Thursday, October 2, 2008

Looking Back

Sometimes it seems I can divide my life in two halves, as if the past and the future were fractured in the moment I got the news. The first half appears, in retrospect, to have been perpetually motivated by one selfish inclination or the other. And then it was as if this news had been dropped on me that was so massive, so enormous that it made all my petty worries seem, well, petty. Lincoln's diagnosis brought grief and confusion, of course, but it also brought a certain amount of freedom. It freed me to look at the bigger picture and stop obsessing about the minutia.

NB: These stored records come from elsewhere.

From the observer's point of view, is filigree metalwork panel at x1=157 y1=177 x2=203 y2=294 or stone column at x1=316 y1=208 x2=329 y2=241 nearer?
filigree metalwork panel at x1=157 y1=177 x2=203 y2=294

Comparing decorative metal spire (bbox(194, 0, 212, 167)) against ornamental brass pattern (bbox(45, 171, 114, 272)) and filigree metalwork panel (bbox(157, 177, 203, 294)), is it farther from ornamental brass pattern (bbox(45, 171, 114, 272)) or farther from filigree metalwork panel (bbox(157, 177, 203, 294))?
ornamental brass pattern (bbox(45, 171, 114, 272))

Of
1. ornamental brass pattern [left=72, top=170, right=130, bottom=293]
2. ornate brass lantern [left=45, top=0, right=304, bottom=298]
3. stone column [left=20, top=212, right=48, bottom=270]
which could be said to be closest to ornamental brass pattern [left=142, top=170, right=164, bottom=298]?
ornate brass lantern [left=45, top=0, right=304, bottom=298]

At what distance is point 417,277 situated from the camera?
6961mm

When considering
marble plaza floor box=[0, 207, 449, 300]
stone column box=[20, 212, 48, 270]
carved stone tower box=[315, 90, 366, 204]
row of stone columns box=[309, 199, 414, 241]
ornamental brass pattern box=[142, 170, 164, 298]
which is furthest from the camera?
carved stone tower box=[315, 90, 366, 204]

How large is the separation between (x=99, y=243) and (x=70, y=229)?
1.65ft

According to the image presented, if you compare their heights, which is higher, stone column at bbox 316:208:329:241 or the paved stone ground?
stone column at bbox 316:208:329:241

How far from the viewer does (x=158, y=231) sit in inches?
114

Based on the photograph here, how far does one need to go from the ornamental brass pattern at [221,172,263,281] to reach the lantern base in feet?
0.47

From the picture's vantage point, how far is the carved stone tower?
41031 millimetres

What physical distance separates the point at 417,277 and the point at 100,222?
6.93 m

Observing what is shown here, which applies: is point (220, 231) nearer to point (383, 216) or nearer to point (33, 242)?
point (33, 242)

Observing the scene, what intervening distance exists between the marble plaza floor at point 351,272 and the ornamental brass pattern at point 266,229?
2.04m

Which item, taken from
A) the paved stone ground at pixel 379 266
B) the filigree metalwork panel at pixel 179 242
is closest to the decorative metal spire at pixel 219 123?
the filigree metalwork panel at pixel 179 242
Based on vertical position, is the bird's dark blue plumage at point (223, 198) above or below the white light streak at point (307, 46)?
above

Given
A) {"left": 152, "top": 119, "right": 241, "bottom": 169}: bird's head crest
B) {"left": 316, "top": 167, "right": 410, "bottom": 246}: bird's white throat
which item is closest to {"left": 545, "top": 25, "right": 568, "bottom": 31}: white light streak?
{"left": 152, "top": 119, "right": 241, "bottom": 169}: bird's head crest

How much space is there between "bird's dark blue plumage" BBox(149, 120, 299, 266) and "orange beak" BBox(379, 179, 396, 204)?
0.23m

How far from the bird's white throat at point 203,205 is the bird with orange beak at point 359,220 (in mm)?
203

When I think back on those early days of adjustment, just one year ago, the place where my mind sticks is not on the diagnosis, but on the separation. The shock of having the child literally cut out of me, ripped from within and kept away from me by wires, by distance, by barriers of glass, by bili-lights and oxygen tents: it was all too traumatic for me in my post-partum state. I harbored a deep, cold anger for every single person in that hospital who kept my child from me, though rationally I knew their efforts could be saving his life. Writing about it at the time, I described it like this:

"There was a magnetic pull between us. When I would lie in the hospital bed and try to sleep, the metal that made him and the metal that made me called out to each other. How was I supposed to sleep when he was down so many long halls, wrapped in some generic blanket all the babies get, with only the lullaby of the beeping machines? So, I would wake my exhausted husband, and he would take me down to the Neo-natal wing in the dead of night to hold our baby boy."

I still have not recovered from that particular grief. When Linc went into the children's hospital to have tubes put in his ears on Monday, the old wound split open and showed itself to be all too raw still. The sight of him pale and disoriented in the recovery room, with wires coming off of his tiny feet and chest, thrust me back in the NICU, back into the despair and helplessness I felt for the 17 days my son belonged to them.

The difference is this time he turned to me, reached out and grabbed my shirt with his little fat fingers, and rested content against me. He knew he was home there, even in the sterility of the recovery room under the haze of retreating anaesthesia.

There is still a magnetic pull between us, I guess, and we have both just learned to give in to it.